**Page excerpt:**
* start *

However, this approach would only work if you only need entries that are maintained in mara and mbew (which in your current coding is not the case). One could try using a LEFT OUTER JOIN instead, but then Open SQL does not allow us to specify the required restriction on mbew-bwkey and mbew-bwtar.

So if from a functional perspective it's ok to omit materials without a moving average price, then I'd use the join and then consolidate the results afterward (to get to IT_ITAB as you have it now). If you only have those two valuation areas and valuation type space you could still use the outer join (kind of slippery path though if in the future anybody decides to add another valuation area that's not relevant for the program).

If you cannot use a join, I'd do some minor code changes: I prefer to use SORTED tables over standard tables with SORT. Also, since you have probably more entries in IT_MBEW than in IT_ITAB it makes sense to iterate over IT_MBEW (negligible speed-up, but coding is as easy to read as before so why not choose the version using less system resources). The IF statement is superfluous, since the coding in the SELECT statement is not entered unless some data was found.

data:
  IT_ITAB type sorted table of T_ITAB with unique key MATNR,
  IT_MBEW type standard table of T_MBEW with non-unique key MATNR BWKEY.

select MATNR ATTYP from MARA into table IT_ITAB package size P_BLKSIZ
       where MATNR in IN_MATNR.

  select MATNR BWKEY VERPR LVORM from MBEW into table IT_MBEW
         for all entries in IT_ITAB
         where MATNR =  IT_ITAB-MATNR    and
               BWKEY in (C_AVRT, C_LBFA) and
               BWTAR =  SPACE.

  loop at IT_MBEW assigning <FS_MBEW>.

    read table IT_ITAB assigning <FS_ITAB> with key MATNR = <FS_MBEW>-MATNR.
    check SY-SUBRC = 0.

    if <FS_MBEW>-BWKEY = C_AVRT.
      <FS_ITAB>-VERPR1 = <FS_MBEW>-VERPR.
    elseif <FS_MBEW>-BWKEY =  C_LBFA.
      <FS_ITAB>-VERPR2 = <FS_MBEW>-VERPR.
    endif.

  endloop.

  perform F_WRITE_TO_FILE.

endselect.

Cheers, harald

Former Member · ‎04-27-2010

Hello Herald,

I really appreciate your review and feedback on my post. I have a question, If i try to use join (or LEft outer Join) with the package size option I am afraid that some records might just be missed out from the MBEW table. Say for e.g. -

I have 10 records to be fetched from MARA and I specify the package size of 5. Now, these first 5 records in MARA may have lets say 8 records in MBEW. So due to the package size restriction, I fear that 3 records may be left out during the join. Please correct if my understanding is correct.

* end *

**Direction 1:**
In the ABAP thread, what kind of tables does the first reply prefer over standard tables with SORT?
**Direction 2:**
Retype everything in the ABAP thread from "select MATNR ATTYP" down to "MATNR = <FS_MBEW>-MATNR.".
**Direction 3:**
Extend the ABAP thread with a few more sentences that follow on from its last line.
The rows that come next are separate material, unrelated to the ABAP thread.

**Data:**
* start *

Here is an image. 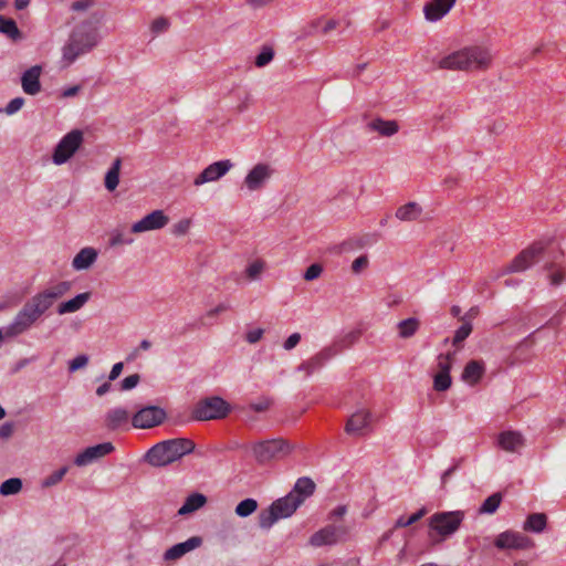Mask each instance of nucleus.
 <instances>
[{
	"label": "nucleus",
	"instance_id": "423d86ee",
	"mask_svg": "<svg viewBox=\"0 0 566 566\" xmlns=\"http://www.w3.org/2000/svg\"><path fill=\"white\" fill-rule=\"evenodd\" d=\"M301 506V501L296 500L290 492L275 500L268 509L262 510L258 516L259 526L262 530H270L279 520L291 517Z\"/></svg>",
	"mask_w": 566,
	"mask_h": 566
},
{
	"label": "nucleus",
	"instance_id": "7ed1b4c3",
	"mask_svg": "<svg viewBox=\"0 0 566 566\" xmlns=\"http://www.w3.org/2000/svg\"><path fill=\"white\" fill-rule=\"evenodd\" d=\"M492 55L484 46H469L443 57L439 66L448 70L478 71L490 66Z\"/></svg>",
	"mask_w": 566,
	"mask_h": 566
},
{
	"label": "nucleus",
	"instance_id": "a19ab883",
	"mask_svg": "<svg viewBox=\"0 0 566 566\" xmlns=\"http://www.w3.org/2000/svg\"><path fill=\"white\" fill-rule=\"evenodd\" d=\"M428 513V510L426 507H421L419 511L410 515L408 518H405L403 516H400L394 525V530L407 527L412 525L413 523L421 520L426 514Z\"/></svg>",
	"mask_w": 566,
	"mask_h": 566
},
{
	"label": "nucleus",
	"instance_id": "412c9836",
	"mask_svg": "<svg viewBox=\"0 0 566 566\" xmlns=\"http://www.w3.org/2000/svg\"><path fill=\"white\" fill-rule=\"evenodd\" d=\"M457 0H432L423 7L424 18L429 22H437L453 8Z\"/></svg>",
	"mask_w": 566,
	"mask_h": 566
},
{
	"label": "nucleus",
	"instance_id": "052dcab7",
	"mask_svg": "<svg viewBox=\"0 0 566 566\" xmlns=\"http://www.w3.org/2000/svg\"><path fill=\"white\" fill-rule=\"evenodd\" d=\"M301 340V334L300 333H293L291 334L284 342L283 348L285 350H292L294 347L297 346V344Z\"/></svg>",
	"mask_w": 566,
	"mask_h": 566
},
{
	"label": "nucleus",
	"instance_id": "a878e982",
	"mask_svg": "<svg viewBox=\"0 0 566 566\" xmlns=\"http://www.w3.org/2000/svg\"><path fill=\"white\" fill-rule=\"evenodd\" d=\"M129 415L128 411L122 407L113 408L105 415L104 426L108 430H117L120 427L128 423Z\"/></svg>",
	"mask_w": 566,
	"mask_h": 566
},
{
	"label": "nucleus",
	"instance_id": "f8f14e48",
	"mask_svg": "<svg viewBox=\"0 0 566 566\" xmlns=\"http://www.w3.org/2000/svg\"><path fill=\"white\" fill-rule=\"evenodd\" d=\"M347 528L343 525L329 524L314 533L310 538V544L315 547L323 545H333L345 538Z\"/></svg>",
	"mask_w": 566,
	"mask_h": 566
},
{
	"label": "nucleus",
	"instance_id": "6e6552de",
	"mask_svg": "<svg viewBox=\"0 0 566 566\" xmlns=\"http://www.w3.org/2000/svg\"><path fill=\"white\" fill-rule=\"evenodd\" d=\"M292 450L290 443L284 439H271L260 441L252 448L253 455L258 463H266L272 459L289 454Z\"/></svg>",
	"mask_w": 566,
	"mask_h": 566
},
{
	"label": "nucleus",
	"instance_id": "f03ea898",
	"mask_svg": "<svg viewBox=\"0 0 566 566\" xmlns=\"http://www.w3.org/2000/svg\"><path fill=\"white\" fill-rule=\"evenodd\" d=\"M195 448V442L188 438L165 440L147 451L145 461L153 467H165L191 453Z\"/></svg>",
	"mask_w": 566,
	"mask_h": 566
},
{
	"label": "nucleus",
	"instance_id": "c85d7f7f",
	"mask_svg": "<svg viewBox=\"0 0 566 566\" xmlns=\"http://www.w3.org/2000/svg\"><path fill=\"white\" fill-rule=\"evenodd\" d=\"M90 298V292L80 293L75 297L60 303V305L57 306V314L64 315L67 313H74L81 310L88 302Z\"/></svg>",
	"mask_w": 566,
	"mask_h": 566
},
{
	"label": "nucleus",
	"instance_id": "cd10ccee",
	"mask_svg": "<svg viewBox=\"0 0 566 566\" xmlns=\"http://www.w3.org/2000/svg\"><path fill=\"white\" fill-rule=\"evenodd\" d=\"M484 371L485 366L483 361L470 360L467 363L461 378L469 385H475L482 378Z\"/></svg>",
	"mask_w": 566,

* end *

**Exercise response 1:**
SORTED tables.

**Exercise response 2:**
select MATNR ATTYP from MARA into table IT_ITAB package size P_BLKSIZ
       where MATNR in IN_MATNR.

  select MATNR BWKEY VERPR LVORM from MBEW into table IT_MBEW
         for all entries in IT_ITAB
         where MATNR =  IT_ITAB-MATNR    and
               BWKEY in (C_AVRT, C_LBFA) and
               BWTAR =  SPACE.

  loop at IT_MBEW assigning <FS_MBEW>.

    read table IT_ITAB assigning <FS_ITAB> with key MATNR = <FS_MBEW>-MATNR.

**Exercise response 3:**
I really liked your other suggestion for trimming the code and making it cleaner. I am happy if it makes improvement in the performance even though marginally.

Thanks,

Kewal.

Former Member · ‎04-27-2010

>


> I am happy if it makes improvement in the performance even though marginally.

At some point, you run into the law of diminishing returns. It's OK as an exercise, but in a production environment, take care of the big problems and leave the small ones.

Rob

Former Member · ‎04-27-2010

Kewal wrote:
I have a question, If i try to use join (or LEft outer Join) with the package size option I am afraid that some records might just be missed out from the MBEW table.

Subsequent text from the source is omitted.